Tout le recueil, trente-quatre poèmes en tout, semble ramassé dans celui qui le clôt : une composition en vers libres sans majuscule ni ponctuation qui se soustrait à l'absolutisme de la syntaxe et nous parle du temps.
Il y a le temps qui court, ou plutôt nous qui lui courons après, toujours pressés, sollicités, houspillés, pas moyen d'être en paix, même dans la tombe:

« même sous terre
nous voilà sommés encore
d'avancer »

Il y a le temps révolu, la nostalgie du souvenir qui s'incarne aussi bien dans le vécu de Thierry Noiret (son enfance, ses premières amours, ses voyages) que dans les livres tant aimés : Jorge Luis Borges, James Joyce, Léon-Paul Fargue surtout, « père, maître en imagination, ami en écriture » qui cultive « l'art de la métaphore filée, la très précieuse science de tisser des mots sans suite mais à la saveur intense et à la vérité impitoyable »:

« Un train écume et se rendort.
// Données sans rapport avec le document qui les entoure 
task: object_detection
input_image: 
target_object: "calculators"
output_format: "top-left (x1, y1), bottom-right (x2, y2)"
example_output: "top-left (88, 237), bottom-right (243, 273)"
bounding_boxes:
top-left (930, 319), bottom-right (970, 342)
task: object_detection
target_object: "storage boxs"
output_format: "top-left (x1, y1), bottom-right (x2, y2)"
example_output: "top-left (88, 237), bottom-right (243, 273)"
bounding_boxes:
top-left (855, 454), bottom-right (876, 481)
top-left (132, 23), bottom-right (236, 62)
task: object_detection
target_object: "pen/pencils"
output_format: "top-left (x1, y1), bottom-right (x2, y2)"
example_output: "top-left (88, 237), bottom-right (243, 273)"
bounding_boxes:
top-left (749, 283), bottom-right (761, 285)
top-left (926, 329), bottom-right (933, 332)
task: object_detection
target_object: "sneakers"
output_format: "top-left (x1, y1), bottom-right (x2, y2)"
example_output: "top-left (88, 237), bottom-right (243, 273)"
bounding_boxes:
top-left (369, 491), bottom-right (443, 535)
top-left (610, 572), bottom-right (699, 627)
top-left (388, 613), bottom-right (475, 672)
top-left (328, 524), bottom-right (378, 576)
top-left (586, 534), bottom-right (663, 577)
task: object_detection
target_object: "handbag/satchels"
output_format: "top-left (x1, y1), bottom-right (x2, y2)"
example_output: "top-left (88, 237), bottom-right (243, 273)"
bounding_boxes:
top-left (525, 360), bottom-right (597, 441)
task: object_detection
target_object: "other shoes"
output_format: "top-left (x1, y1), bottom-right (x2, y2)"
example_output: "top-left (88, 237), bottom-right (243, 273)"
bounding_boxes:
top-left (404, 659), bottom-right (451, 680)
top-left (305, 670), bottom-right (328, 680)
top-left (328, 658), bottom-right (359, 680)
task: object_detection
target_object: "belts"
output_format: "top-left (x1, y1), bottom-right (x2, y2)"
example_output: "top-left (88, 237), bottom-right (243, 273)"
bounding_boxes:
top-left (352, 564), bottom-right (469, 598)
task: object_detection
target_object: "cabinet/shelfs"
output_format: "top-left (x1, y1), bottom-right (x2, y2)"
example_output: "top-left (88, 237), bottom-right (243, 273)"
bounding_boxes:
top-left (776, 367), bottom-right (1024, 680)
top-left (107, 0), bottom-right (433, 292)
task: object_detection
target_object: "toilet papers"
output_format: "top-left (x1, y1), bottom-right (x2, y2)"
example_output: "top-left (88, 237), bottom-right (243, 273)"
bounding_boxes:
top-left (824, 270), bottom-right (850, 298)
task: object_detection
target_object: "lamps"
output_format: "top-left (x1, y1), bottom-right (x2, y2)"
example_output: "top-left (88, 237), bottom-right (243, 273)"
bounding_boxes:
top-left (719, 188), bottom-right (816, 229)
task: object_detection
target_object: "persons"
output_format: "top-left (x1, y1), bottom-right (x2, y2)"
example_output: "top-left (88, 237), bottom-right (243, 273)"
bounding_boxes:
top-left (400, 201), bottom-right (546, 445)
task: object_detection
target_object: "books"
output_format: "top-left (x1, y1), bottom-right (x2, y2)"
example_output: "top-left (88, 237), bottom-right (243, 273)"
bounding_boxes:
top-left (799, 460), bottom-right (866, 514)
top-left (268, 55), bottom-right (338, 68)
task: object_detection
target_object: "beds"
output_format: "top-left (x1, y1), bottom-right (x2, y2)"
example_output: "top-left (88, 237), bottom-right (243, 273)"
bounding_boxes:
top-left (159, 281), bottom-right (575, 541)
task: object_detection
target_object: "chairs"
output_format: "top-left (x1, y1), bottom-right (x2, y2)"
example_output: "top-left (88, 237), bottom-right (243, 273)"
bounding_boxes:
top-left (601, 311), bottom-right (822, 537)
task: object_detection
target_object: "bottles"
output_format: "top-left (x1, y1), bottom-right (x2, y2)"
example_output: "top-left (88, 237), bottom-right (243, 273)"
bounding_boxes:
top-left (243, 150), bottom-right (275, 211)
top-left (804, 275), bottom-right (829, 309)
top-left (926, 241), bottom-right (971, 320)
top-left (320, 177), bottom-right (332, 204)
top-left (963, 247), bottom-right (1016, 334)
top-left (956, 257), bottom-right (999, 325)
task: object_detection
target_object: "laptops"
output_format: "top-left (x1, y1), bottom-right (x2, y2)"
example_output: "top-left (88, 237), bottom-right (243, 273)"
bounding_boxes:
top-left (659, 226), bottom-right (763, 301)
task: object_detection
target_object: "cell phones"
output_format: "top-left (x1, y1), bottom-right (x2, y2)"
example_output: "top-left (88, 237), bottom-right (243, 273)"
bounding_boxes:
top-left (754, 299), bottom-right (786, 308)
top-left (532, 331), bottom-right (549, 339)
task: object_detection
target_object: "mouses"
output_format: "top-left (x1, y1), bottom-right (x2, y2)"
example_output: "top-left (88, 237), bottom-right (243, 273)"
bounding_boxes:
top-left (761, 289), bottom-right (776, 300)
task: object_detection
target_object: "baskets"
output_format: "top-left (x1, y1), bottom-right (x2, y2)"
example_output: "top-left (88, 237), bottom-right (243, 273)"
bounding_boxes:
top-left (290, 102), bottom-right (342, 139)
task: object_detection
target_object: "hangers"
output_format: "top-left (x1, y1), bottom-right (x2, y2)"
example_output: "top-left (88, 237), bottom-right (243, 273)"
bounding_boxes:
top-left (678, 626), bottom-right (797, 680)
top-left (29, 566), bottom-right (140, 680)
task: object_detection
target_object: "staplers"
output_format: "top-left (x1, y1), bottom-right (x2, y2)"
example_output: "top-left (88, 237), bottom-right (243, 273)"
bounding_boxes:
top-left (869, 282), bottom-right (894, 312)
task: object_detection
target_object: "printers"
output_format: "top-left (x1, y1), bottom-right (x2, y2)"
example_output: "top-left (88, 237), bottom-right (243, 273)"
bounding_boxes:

Des musiques diffuses rôdent. La vie antérieure émerge et chuchote.»

Et il y a le temps qui reste, s'amenuisant inexorablement à mesure que les années s'égrènent, les amours mortes, l'insondable solitude, l'angoisse face à un avenir évidé de ses promesses :

« que reste-t-il à léguer
à notre enfance
bâtir un toit sans mur
coudre un épais duvet
où naissent et reposent
de paisibles obligations »

Le hasard a voulu qu'au moment où j'entamais la lecture de sans majuscule, ma chère maman m'offrît, dans une collection superbement illustrée (Diane de Selliers), Les fleurs du mal, l'une de mes grandes passions adolescentes. Difficile d'imaginer contraste plus saisissant. Surchargés de ponctuations (que de points d'exclamation!), saturés de majuscules, très emphatiques, les vers de Baudelaire produisent un effet de sidération sur le lecteur jusqu'à la nausée, quand ceux de Thierry Noiret, graves et fantaisistes, sobres et décalés, frappent au contraire par l'économie de moyens qui les sous-tend.

« reste donc
muette et résignée
reste
sage toute contre moi

ma solitude mon ennui »

Ce n'est pas la ponctuation qui donne son rythme au poème, mais l'agencement des vers entre eux, des vers courts, parfois réduits à un seul mot qui résonne et qui claque, des phrases en porte-à-faux créant une cassure, une dissonance venant titiller le lecteur, qui jamais n'étouffe sous le sens, attentif avant tout à la musique des mots. Chez Thierry Noiret, le poème n'assène pas, mais suggère, échappe aux interprétations définitives en même temps qu'il refuse d'enfermer son lecteur dans une vision du monde clairement énoncée. Foncièrement libre, jamais clos sur lui-même, il reste aux aguets, perpétuellement ouvert sur un questionnement sans fin : qu'est-ce que le réel? Est-ce ce que nous avons réellement vécu? Ou est-ce, au-delà d'événements vécus s'enracinant dans l'expérience, tout ce que notre imagination recompose à loisir, remodelant au fil du temps un passé qui, à bien des égards, se lit depuis l'avenir? Questionner le réel ne revient-il pas à questionner le rôle de l'écriture dans nos vies? Car, à la fois douleur et consolation, servitude et raison de vivre, « elle seule permet d'amadouer la nostalgie et d'ouvrir une brèche vers l'avenir ».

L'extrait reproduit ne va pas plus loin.